▶ _To do_:
Copy out exactly the stretch of the listing below that begins at the line containing "100% original SanDisk" and ends at the line containing "Пермский край продолжает", and copy nothing outside it.

▶ _The data_:
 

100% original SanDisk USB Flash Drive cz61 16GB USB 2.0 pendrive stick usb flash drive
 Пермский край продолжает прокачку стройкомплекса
---
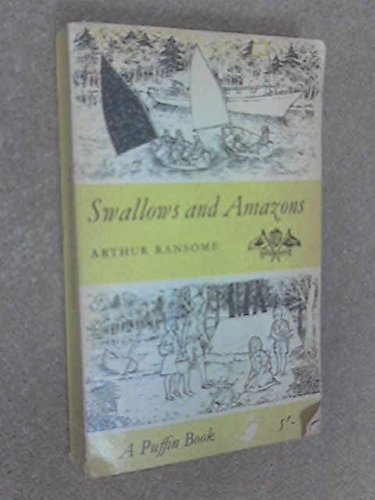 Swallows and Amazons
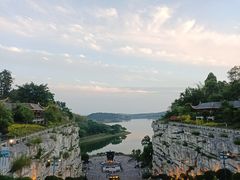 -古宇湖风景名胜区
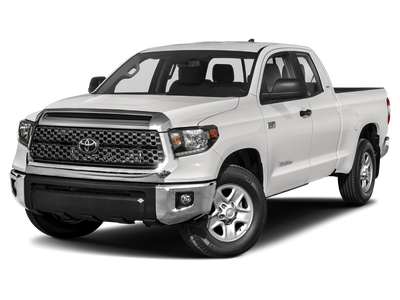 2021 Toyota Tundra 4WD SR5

▶ _Answer box_:
100% original SanDisk USB Flash Drive cz61 16GB USB 2.0 pendrive stick usb flash drive
 Пермский край продолжает прокачку стройкомплекса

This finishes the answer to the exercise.